> [TEXT SHOWN]
* Start *
Electric heating – Heating devices – Combined with container – enclosure – or support for material...
Reexamination Certificate
1999-11-30
2001-06-12
Walberg, Teresa (Department: 3742)
Electric heating
Heating devices
Combined with container, enclosure, or support for material...
C118S724000, C118S725000, C392S416000
Reexamination Certificate
active
06246031
ABSTRACT:
BACKGROUND OF THE INVENTION
1. Field of the Invention
This invention generally relates to semiconductor manufacturing equipment and, more particularly, to an apparatus, system, and method used for thermal processing of semiconductor wafers.
2. Description of the Related Art
During the processing of semiconductor devices, it is highly desirable to very accurately control the thermal treatment to which the devices are exposed during processing. In some instances, batches of devices, primarily wafers, are processed in a semiconductor processing furnace, which has a carefully controlled processing environment to effect the desired processes.
Of importance to the present invention are processing furnaces, which have vertically arranged wafer arrays and processing chambers. Vertically arranged furnaces were designed to provide better control of temperature and other processing parameters. For example, in U.S. Pat. No. 4,738,618, a vertically arranged thermal processor is disclosed having a vertically adjustable furnace assembly and process tube. The process tube, constructed from a quartz bell jar, is vertically moveable in up and down directions within a supporting framework in conjunction with a likewise moveable furnace assembly. Additionally, the furnace assembly and process tube are moveable together between up and down positions, as well as independently of one another. Heat is supplied to the thermal processor when the furnace assembly and process tube are both lowered into the down position by controlling operation of heating elements within the furnace assembly. To cool the process tube within the thermal processor, the operation of the heating elements is regulated, such that interior heat is dissipated to the exterior of the processor by convection.
* End *
> [STORED RECORDS]
* Start *
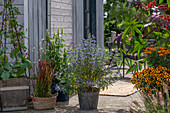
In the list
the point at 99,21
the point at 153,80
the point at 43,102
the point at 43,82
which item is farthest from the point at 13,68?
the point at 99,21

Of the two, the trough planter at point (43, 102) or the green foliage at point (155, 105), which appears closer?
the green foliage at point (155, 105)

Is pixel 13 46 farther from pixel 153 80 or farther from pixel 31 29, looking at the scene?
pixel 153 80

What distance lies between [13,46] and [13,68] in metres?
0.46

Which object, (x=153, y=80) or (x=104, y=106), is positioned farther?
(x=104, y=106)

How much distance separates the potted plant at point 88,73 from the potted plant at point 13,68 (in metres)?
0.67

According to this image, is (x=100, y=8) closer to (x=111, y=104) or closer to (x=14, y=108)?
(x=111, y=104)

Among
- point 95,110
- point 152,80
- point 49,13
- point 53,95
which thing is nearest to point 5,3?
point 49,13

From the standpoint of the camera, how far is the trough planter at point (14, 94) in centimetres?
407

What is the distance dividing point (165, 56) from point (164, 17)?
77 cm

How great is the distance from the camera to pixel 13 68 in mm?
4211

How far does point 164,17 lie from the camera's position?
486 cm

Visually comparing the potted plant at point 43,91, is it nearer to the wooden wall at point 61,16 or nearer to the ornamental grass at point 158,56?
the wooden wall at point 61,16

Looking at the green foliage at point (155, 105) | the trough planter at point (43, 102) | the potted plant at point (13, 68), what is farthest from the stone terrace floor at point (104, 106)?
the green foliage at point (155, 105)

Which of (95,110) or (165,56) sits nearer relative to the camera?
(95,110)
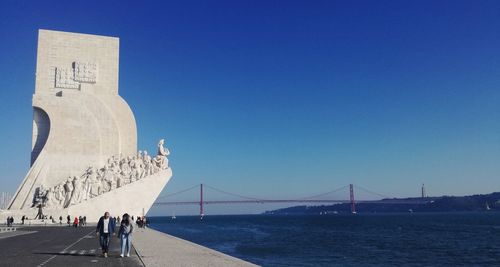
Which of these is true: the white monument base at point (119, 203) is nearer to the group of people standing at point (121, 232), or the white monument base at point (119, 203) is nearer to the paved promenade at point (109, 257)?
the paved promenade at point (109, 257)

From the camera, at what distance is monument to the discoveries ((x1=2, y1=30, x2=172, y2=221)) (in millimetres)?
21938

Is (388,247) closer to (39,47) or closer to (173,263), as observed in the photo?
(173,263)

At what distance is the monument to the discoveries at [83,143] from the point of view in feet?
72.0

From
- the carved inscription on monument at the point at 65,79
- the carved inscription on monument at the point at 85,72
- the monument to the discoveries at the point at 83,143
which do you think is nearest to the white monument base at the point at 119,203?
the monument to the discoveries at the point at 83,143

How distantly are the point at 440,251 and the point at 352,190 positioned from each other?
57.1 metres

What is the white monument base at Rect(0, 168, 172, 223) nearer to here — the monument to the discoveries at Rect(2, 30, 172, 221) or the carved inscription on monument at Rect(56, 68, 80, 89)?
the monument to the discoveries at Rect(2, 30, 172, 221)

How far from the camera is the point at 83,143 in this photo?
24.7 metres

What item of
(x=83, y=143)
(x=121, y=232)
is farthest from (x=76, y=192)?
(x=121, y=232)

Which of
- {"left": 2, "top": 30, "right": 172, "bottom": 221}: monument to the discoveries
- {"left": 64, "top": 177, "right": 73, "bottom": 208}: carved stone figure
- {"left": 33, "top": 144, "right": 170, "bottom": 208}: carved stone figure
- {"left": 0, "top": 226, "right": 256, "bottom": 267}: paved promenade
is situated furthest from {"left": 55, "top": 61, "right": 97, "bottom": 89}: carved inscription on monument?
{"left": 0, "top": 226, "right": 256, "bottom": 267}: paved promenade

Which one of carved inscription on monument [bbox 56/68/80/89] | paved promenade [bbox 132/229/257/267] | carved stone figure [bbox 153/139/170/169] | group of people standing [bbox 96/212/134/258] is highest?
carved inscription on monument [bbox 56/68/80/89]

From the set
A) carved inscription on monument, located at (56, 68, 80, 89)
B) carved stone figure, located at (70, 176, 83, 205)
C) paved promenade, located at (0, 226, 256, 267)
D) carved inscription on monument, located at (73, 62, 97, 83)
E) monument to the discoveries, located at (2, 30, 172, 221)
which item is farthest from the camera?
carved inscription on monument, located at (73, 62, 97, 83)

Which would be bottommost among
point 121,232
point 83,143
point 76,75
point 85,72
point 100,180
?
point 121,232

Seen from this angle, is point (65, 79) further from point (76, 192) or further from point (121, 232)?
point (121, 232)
* End *
> [CHALLENGE 1] Write out the patent text from "C118S724000, C118S725000, C392S416000" to "of semiconductor wafers.".
> [CHALLENGE 2] In the patent text, what was the process tube of the thermal processor in U.S. Pat. No. 4,738,618 constructed from?
> [CHALLENGE 3] Give what follows the last sentence of the patent text.
The lines have nothing to do with the patent text.

> [RIGHT ANSWER 1]
C118S724000, C118S725000, C392S416000
Reexamination Certificate
active
06246031
ABSTRACT:
BACKGROUND OF THE INVENTION
1. Field of the Invention
This invention generally relates to semiconductor manufacturing equipment and, more particularly, to an apparatus, system, and method used for thermal processing of semiconductor wafers.

> [RIGHT ANSWER 2] A quartz bell jar.

> [RIGHT ANSWER 3]
It is generally desirable in vertically arranged furnaces to achieve a desired temperature environment within the process chamber so that wafers or other semiconductor devices are heated at uniform rates and to uniform temperatures. The more quickly the uniform environment is achieved the less risks of processing variations between wafers and between different batches of wafers. Unfortunately, it has been found that the desired temperature is usually non-uniform throughout the process chamber in all directions relative to the array of wafers being processed. The temperature non-uniformity is typically due to variations in temperature between different regions of the processing chamber. The ability to control these variations in temperature becomes more difficult as faster thermal ramp-up and ramp-down targets are attempted in the process chamber. In general, the conventional arrangement of heating elements used in and/or around the processing chamber creates a delay in thermal response of the process chamber temperature, which makes accurate dynamic control of the temperature during ramp-up, ramp-down, and changing temperature rate conditions particularly difficult.
For the above reasons, what is needed is an apparatus and method for isothermally distributing a temperature across the surface of a semiconductor device which provide an accurate dynamic control of the process temperature, without a degradation in uniformity of the processed wafers.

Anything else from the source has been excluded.